WARSAW — Latvia’s top military chief, Lt. Gen. Raimonds Graube, announced plans to acquire Stinger anti-aircraft missiles from the US.
The amount of weapons Latvia will purchas and the contract’s value are yet to be determined, Graube said, as quoted by local broadcaster LSM.
"It depends on the budget," Graube said. "If everything will go according to the plan, negotiations will begin next year."
The move comes shortly after Latvian Defense Minister Raimonds Bergmanis announced plans to raise the country’s military expenditure to 2 percent of its gross domestic product by 2018. The spending boost comes as a response to Russia’s increased military presence in Eastern Europe and its annexation of Ukraine’s Crimean Peninsula.

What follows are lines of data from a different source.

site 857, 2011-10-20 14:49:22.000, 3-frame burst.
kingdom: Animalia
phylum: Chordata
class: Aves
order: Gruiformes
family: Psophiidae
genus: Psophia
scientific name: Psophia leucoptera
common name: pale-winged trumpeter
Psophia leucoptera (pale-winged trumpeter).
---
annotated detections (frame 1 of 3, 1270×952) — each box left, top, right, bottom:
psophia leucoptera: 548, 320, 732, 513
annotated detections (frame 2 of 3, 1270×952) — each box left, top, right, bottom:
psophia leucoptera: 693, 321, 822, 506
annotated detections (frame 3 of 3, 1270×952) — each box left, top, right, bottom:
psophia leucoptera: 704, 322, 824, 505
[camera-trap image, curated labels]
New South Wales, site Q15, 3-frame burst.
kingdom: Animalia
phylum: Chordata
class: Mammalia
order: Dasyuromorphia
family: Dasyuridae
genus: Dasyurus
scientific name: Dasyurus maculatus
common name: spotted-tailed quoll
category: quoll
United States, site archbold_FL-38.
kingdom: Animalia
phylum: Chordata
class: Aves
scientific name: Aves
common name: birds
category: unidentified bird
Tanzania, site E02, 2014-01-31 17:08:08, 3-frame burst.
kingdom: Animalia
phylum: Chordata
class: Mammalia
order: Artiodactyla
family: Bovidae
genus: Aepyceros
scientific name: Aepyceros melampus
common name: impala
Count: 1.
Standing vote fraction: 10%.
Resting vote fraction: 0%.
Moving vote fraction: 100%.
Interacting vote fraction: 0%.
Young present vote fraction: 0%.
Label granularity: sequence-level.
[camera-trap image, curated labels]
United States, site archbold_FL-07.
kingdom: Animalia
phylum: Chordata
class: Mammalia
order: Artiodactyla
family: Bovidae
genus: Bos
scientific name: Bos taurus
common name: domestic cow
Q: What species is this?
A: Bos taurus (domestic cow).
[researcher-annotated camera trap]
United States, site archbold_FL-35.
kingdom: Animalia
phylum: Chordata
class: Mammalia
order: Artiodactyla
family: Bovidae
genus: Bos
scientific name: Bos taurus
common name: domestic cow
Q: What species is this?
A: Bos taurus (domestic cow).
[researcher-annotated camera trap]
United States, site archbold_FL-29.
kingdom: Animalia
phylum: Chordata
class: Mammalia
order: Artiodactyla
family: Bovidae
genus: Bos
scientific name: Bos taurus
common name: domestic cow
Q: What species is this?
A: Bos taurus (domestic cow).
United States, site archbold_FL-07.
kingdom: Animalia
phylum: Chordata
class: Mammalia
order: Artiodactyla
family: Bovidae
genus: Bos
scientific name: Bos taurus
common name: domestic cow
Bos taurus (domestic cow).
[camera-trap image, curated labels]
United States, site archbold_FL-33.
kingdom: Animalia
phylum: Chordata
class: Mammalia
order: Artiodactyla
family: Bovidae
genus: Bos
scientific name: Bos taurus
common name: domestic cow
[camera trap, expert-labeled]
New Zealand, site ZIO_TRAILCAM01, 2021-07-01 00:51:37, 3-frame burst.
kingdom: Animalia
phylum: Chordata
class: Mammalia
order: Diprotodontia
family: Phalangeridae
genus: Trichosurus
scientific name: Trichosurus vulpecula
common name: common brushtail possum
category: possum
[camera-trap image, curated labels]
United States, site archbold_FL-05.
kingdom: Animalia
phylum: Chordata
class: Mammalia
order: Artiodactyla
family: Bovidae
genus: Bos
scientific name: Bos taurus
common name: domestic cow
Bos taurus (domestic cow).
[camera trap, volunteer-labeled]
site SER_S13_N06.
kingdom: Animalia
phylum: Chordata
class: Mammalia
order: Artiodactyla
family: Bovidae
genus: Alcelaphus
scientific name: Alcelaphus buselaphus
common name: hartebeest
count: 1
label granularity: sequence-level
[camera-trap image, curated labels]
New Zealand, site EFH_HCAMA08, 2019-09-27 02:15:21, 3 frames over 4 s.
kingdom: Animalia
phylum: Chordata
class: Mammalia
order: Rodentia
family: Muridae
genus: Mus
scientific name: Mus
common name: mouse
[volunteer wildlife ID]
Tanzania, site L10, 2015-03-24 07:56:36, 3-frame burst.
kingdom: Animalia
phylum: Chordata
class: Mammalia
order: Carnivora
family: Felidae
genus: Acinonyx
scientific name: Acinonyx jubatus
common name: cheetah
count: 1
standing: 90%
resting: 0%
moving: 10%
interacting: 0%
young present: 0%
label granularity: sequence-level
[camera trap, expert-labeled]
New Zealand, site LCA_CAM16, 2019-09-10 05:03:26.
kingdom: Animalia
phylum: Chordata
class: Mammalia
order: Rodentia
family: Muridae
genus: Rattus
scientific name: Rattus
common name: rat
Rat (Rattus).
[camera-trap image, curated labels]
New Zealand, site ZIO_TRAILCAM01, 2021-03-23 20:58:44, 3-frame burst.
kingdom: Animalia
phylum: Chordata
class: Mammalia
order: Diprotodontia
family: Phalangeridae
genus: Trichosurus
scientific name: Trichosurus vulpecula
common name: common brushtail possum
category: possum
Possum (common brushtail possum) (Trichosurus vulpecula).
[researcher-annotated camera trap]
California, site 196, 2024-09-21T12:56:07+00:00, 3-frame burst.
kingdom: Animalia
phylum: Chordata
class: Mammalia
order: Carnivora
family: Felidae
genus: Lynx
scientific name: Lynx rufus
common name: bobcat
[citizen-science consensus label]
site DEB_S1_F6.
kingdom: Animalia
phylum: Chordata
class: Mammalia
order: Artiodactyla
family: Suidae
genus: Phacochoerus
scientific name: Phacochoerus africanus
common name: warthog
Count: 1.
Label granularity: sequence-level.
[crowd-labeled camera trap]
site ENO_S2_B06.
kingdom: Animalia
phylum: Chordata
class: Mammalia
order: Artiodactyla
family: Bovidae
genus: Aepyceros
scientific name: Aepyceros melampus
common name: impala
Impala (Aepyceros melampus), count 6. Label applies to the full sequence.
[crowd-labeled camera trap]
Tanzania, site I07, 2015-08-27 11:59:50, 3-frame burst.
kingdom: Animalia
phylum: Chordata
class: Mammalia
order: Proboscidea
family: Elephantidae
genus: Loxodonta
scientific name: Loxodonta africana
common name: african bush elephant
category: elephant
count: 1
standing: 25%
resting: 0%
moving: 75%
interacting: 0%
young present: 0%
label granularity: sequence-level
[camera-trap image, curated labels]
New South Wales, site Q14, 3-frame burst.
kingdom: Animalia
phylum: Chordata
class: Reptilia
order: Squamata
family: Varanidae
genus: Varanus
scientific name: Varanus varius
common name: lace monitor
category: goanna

"Defense expenditure is the first indicator that determines whether a state takes seriously threats to its safety, and whether it cares about the well-being of its citizens,” Bergmanis said Aug. 3, as quoted in a statement by the Latvian Defense Ministry. "I am committed to gradually increase the defense budget."
The military commander said air defense is Latvia’s weak spot and the planned acquisition is expected to improve the country’s military capability in this field.
Under the plan, the weapons will be deployed to the military base in Adazi, in close proximity of Latvia’s capital Riga.
The Stingers could become integrated into a project to set up a midrange air defense system that would be jointly operated by the three Baltic states of Lithuania, Latvia and Estonia.